** TASK GOAL **
An exact copy of all the data, minus the images, is required.
------------
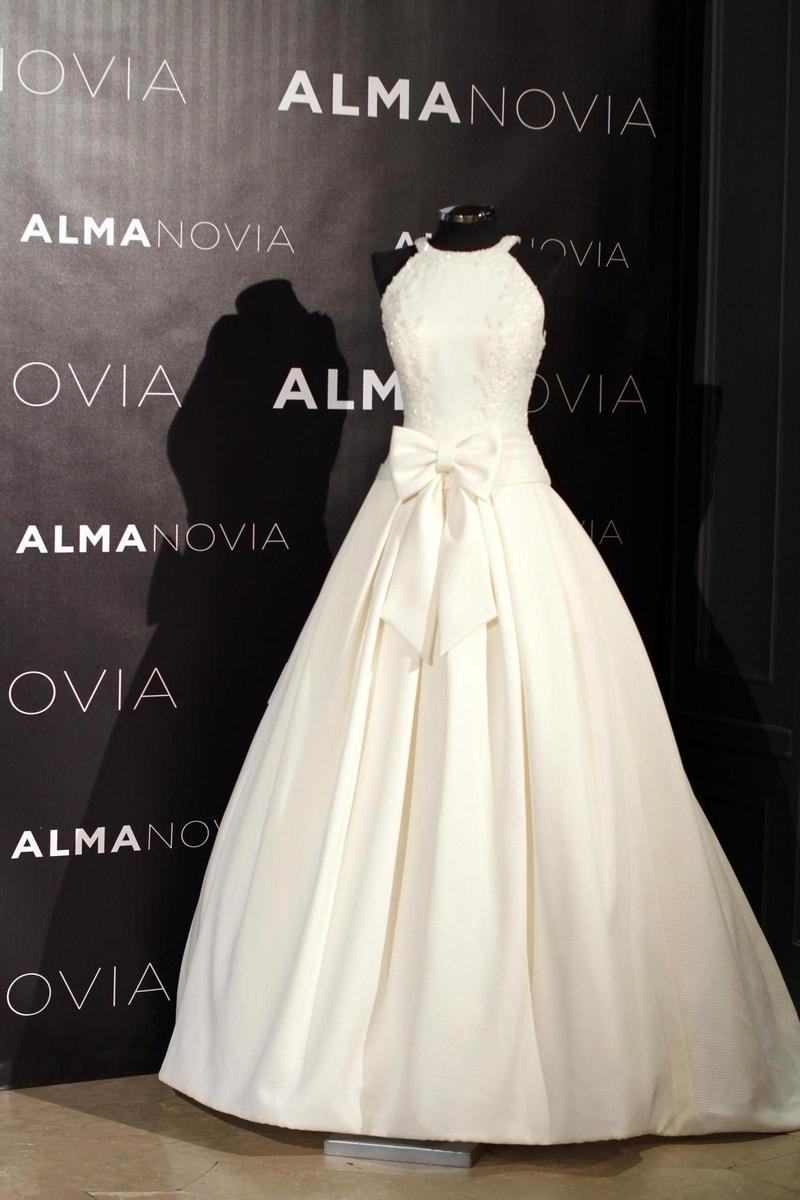 Vestido estrella de Alma Novias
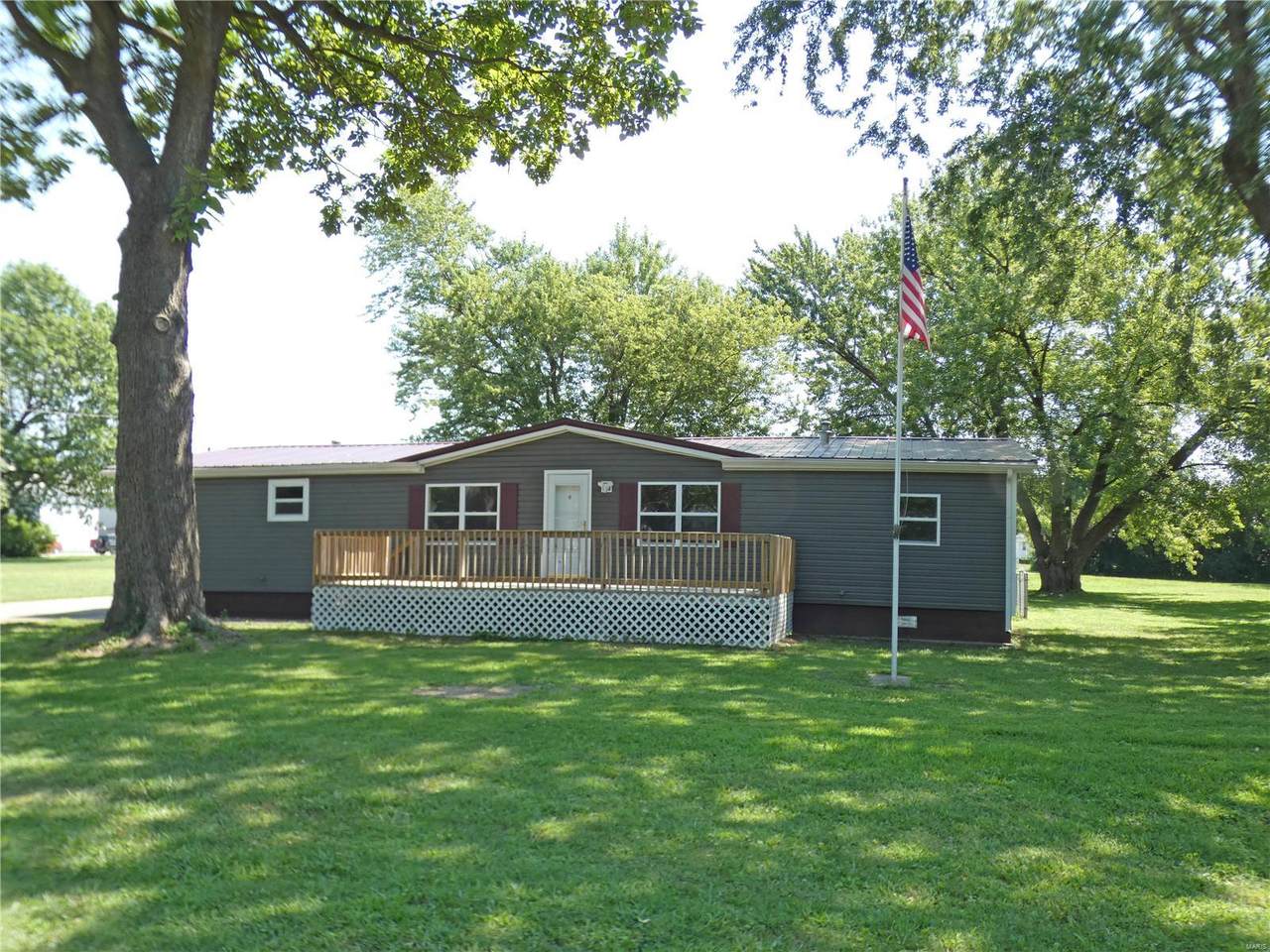 958 Hamilton - Photo 1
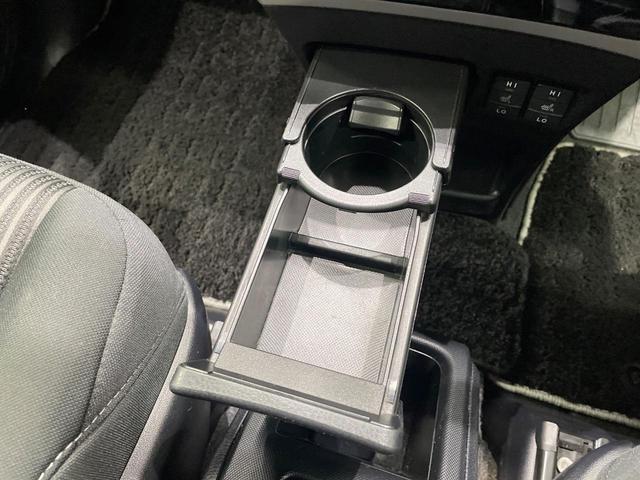 ヴォクシー ハイブリッドＺＳ　煌　純正９型ＳＤナビ　後席モニター　両側電動ドア　バックカメラ　衝突被害軽減システム　禁煙車　ドラレコ　スマートキー　ＬＥＤヘッド　ビルトインＥＴＣ　クルコン　純正１６ＡＷ　オートライト　デュアルエアコン（42枚目）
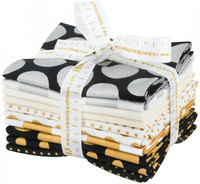 Robert Kaufman Fabric - Fat Quarter Bundle - Spot On Metallic Colorstory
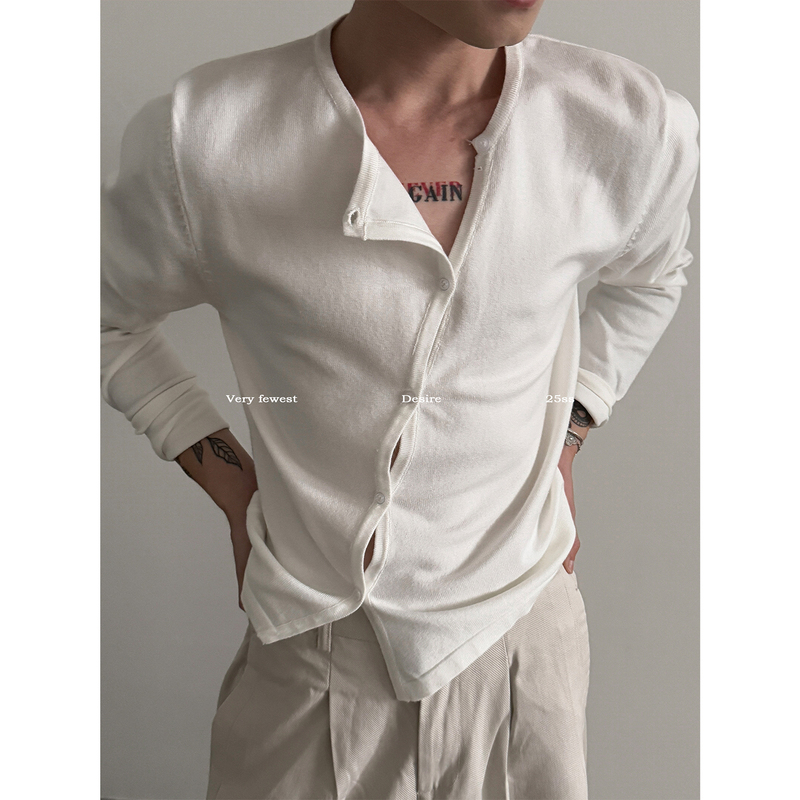 Very Fewest Niche Asymmetrical Placket Short Knit Top with Regular Shoulders and Long Sleeves, Vintage-Inspired Cardigan Sweater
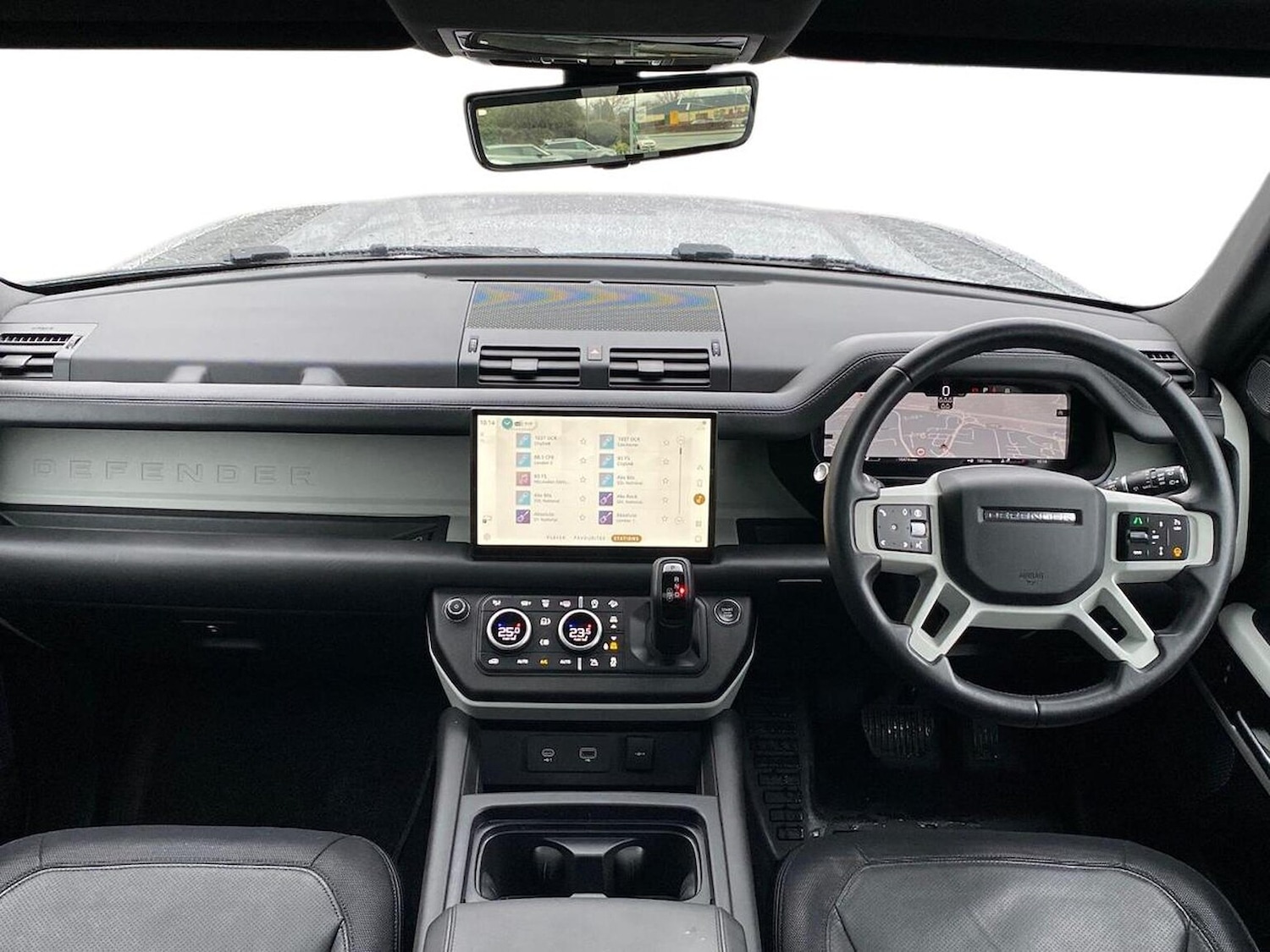 Used Land Rover Defender 2024 for sale - 77775194: Photo 9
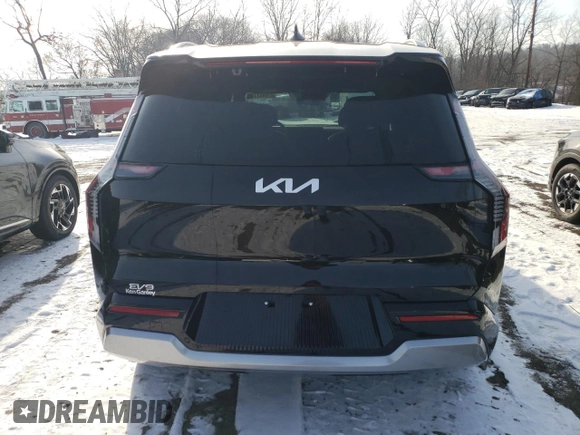 2024 Kia EV9 Land with VIN KNDADFS53R6029037, listed as a Copart auction lot 82686774 with 20 mi miles and Salvage Title. Bid and sale history available at carsss.com. Image 6.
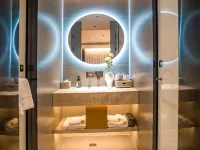 Youyi Crystal Hotel (Qinzhou Baishi Lake Park Branch) Hotels in Qinzhou
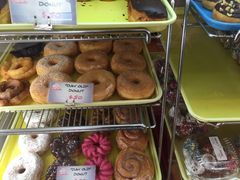 -Winchell's Donuts House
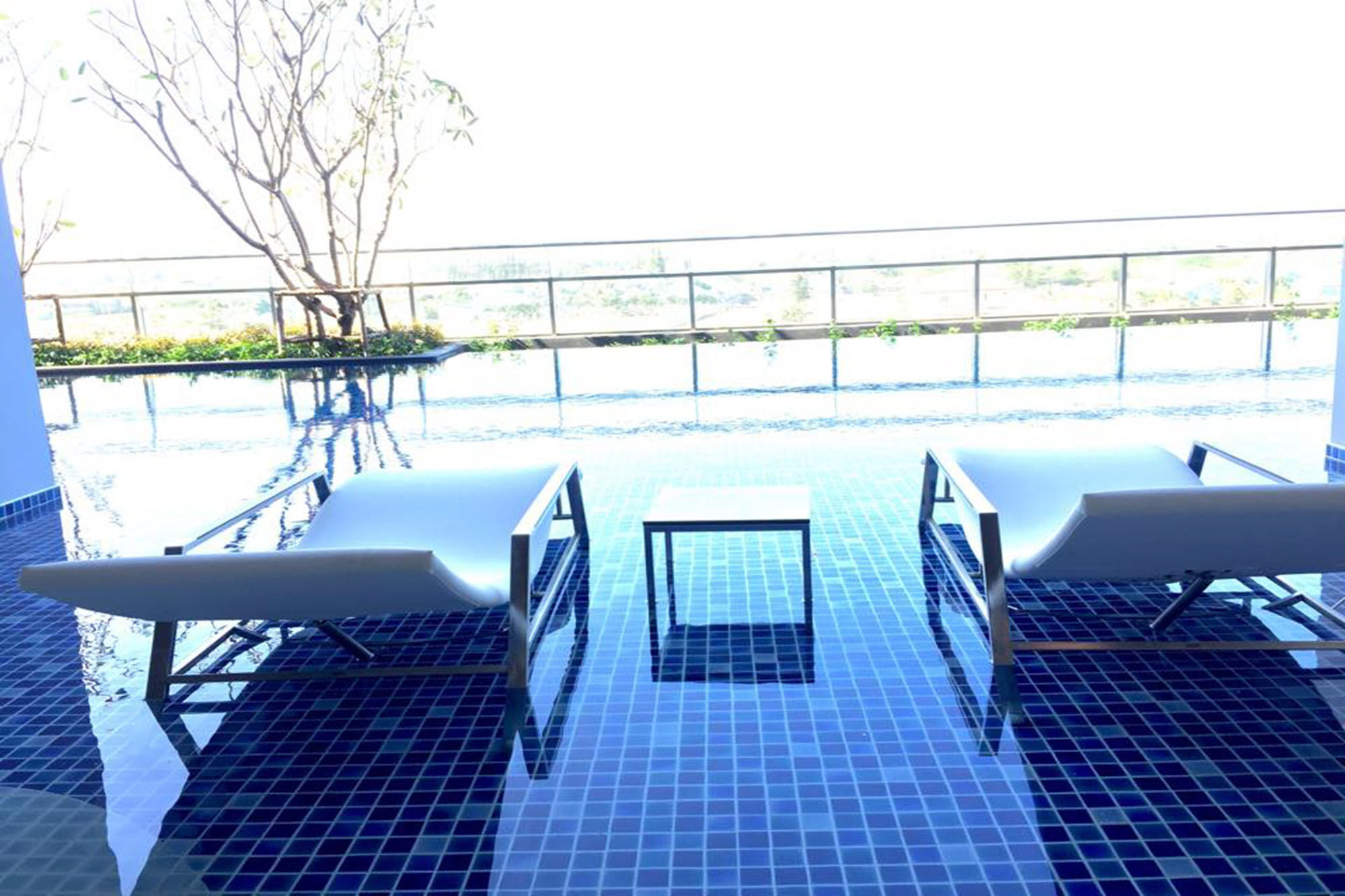 Baan Kiang Fah Huahin By The Sea Apartment Exterior photo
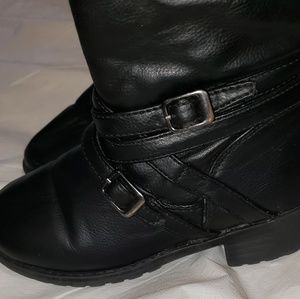 Toddler Size 8 Black Boots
------------
** ANSWER TO THE PROBLEM **
 Vestido estrella de Alma Novias
 958 Hamilton - Photo 1
 ヴォクシー ハイブリッドＺＳ　煌　純正９型ＳＤナビ　後席モニター　両側電動ドア　バックカメラ　衝突被害軽減システム　禁煙車　ドラレコ　スマートキー　ＬＥＤヘッド　ビルトインＥＴＣ　クルコン　純正１６ＡＷ　オートライト　デュアルエアコン（42枚目）
 Robert Kaufman Fabric - Fat Quarter Bundle - Spot On Metallic Colorstory
 Very Fewest Niche Asymmetrical Placket Short Knit Top with Regular Shoulders and Long Sleeves, Vintage-Inspired Cardigan Sweater
 Used Land Rover Defender 2024 for sale - 77775194: Photo 9
 2024 Kia EV9 Land with VIN KNDADFS53R6029037, listed as a Copart auction lot 82686774 with 20 mi miles and Salvage Title. Bid and sale history available at carsss.com. Image 6.
 Youyi Crystal Hotel (Qinzhou Baishi Lake Park Branch) Hotels in Qinzhou
 -Winchell's Donuts House
 Baan Kiang Fah Huahin By The Sea Apartment Exterior photo
 Toddler Size 8 Black Boots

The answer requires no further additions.